A Prescription for Fitness
Another trend in the region is integrating exercise with medical
needs as more health care providers subscribe to the “exercise is medicine”
approach. TriHealth has its Blue Ash fitness center integrated with physicians
at Bethesda North for care in such areas as cardiac rehab, diabetes and
orthopedic issues. Mercy Health has a similar system with its hospitals and
Healthplexes in Fairfield and Anderson.
In fact, the gym is becoming a center for at-risk individuals and
patients as much as the traditional workout junkie. “The whole health care
system has realized that if people are not physically active, it’s costing them
money,” says Deb Riggs, general manger at TriHealth Fitness & Health
Pavilion.
Fitness centers that offer a wealth of workout options and
classes, medically integrated with a hospital component and a physicians’
network, are well positioned to meet the new accountable care, wellness trend.
“We have certainly been trending toward that and now it is
accelerating. (We’re) trying to keep people well rather than fix them when they
are broken,” says Gretchen Aberg, a master personal trainer at Mercy.
A Healthy Tomorrow
Observers expect health care options to increase in the North.

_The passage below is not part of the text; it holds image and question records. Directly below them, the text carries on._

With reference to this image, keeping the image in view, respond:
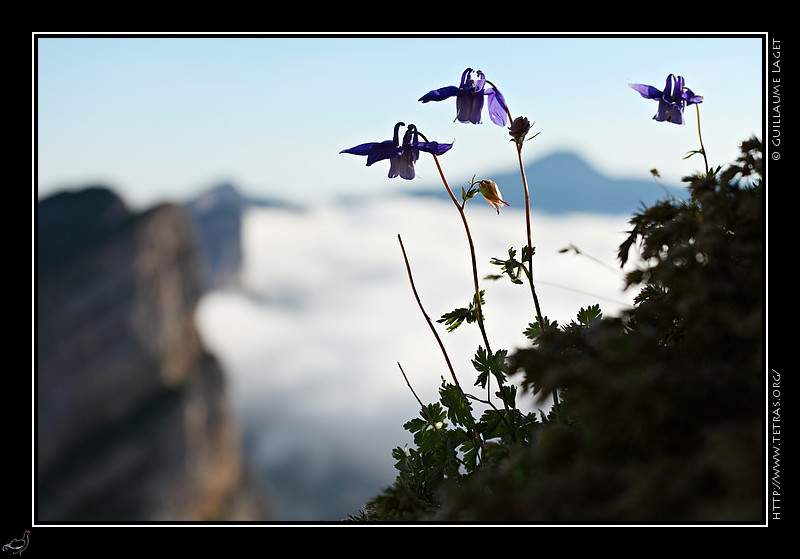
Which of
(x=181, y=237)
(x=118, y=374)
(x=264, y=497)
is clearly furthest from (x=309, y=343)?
(x=118, y=374)

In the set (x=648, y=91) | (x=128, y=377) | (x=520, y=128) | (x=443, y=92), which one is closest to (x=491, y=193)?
(x=520, y=128)

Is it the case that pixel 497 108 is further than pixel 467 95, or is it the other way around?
pixel 497 108
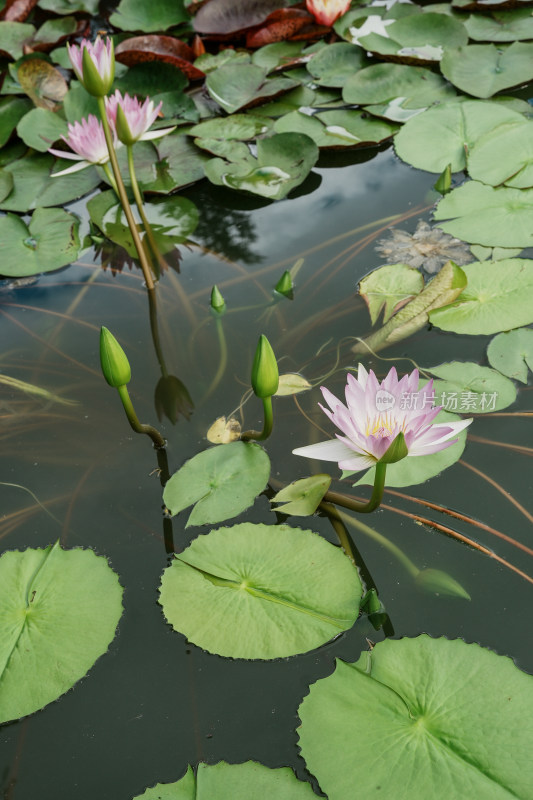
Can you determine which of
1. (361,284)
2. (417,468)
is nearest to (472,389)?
(417,468)

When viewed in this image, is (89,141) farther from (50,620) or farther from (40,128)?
(50,620)

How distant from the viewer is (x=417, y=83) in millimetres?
3709

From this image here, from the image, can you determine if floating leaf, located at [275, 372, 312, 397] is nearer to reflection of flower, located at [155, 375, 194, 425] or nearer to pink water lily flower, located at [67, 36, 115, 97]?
reflection of flower, located at [155, 375, 194, 425]

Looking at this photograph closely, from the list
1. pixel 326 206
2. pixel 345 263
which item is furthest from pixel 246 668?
pixel 326 206

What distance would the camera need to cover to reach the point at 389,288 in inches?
106

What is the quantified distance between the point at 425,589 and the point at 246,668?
52cm

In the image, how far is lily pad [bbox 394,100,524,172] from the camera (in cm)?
324

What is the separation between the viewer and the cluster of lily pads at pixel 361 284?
58.8 inches

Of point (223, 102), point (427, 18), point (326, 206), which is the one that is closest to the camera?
point (326, 206)

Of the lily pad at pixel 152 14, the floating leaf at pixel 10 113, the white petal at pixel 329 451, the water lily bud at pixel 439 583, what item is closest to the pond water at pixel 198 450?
the water lily bud at pixel 439 583

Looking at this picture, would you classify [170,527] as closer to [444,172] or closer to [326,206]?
[326,206]

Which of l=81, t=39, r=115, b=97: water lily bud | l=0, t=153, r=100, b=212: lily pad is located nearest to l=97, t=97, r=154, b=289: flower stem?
l=81, t=39, r=115, b=97: water lily bud

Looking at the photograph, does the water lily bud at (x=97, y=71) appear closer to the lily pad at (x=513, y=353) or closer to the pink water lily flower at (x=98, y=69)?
the pink water lily flower at (x=98, y=69)

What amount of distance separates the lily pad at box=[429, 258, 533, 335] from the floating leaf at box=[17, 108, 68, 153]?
2308mm
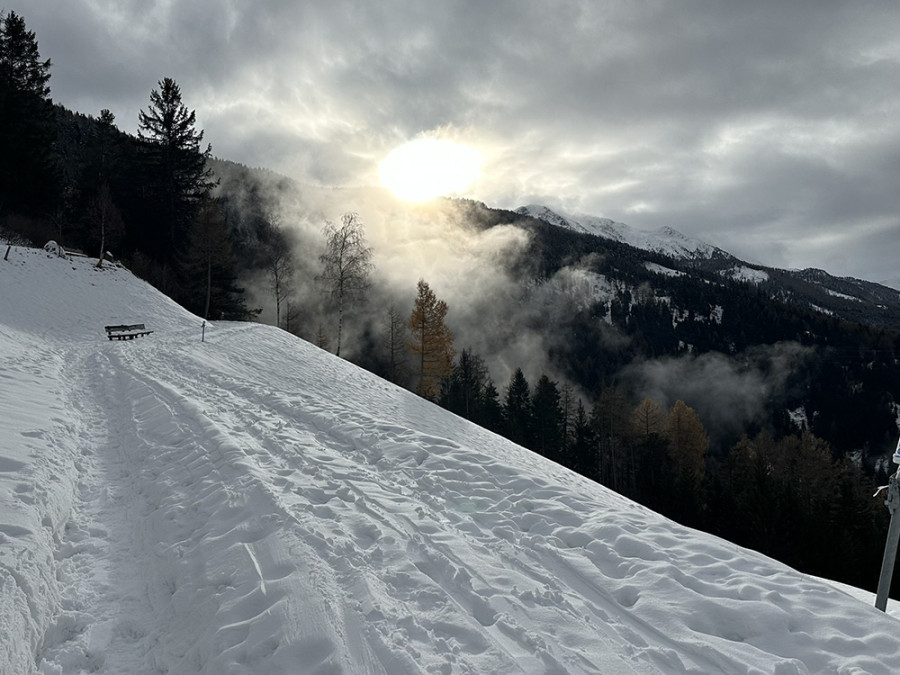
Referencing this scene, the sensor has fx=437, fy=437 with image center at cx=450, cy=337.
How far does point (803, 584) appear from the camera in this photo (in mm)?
5355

Gone are the days when those who wanted sophisticated health care needed to go
to “Pill Hill,” the cluster of hospitals in Clifton. The trend is for suburban
hospitals to continue to add specialty services and technology, such as robotics
and advanced digital imaging, treatment previously only found at one or two
central hospitals.
“We have to offer top-notch care for our patients because they now
have choices in this region,” Ossmann says. “Other hospitals have opened and
expanded in our northern market and that’s because they see it as we see it.
It’s where the population is and where it’s growing. So, it becomes more
competitive every day.”
Hospitals in the region can boast plenty of “best of”
designations accrued during the last couple years to attract patients.